Chemical Periodicity / Formal Charge
- Relationship between Electronic Structure and the Periodic Table
(Only the first four rows are shown.)
- First ionization energy - The energy required to remove the outermost electron from a neutral atom in the gas phase.
Electron affinity - The energy given off when a neutral atom in the gas phase gains an extra electron to form a negatively charged ion.
Electronegativity - The tendency of an atom to draw the electrons in a bond towards it.
The first ionization energies, electron affinities, and electronegativities of elements generally increase as one moves closer to the top right-hand corner of the periodic table. They increase as one moves across a row from left to right because the force of attraction between the nucleus and an electron increases as the number of protons in the nucleus increases. They decrease as one moves down a group in the periodic table because the electrons in inner orbitals tend to shield the outer electrons from the attractive force of the nucleus.

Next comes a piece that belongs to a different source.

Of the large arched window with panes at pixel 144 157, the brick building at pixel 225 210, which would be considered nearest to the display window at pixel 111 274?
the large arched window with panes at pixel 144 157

Group I elements have large second ionization energies compared with their first ionization energies, while group II elements have second ionization energies not much higher than their first ionization energies. This can be explained by their respective electronic configurations.
Na has a small first ionization energy but a large second ionization energy. Cl has a large electron affinity and electronegativity. As a result, when Na and Cl2 are placed in the same container, they react: Cl readily gains an electron to become Cl-, while Na readily loses an electron to become Na+. The difference in electronegativities between Na and Cl means that the bond between them is ionic instead of covalent. The large second ionization energy of Na is the reason why NaCl2 is not formed.
Mg has small first and second ionization energies, but a large third ionization energy. Thus, magnesium chloride has the formula MgCl2. Similarly, the difference in electronegativities between Mg and Cl means that the bond between them is ionic instead of covalent.
Formal charge is the charge on an atom in its Lewis structure, or the overall charge on an ion or molecule.
Steps in determining formal charge:
1.Divide the electrons in each covalent bond between the atoms in the bond.
2.Determine whether the atom of interest has more electrons than protons (negative formal charge), less (positive formal charge), or the same number (zero formal charge).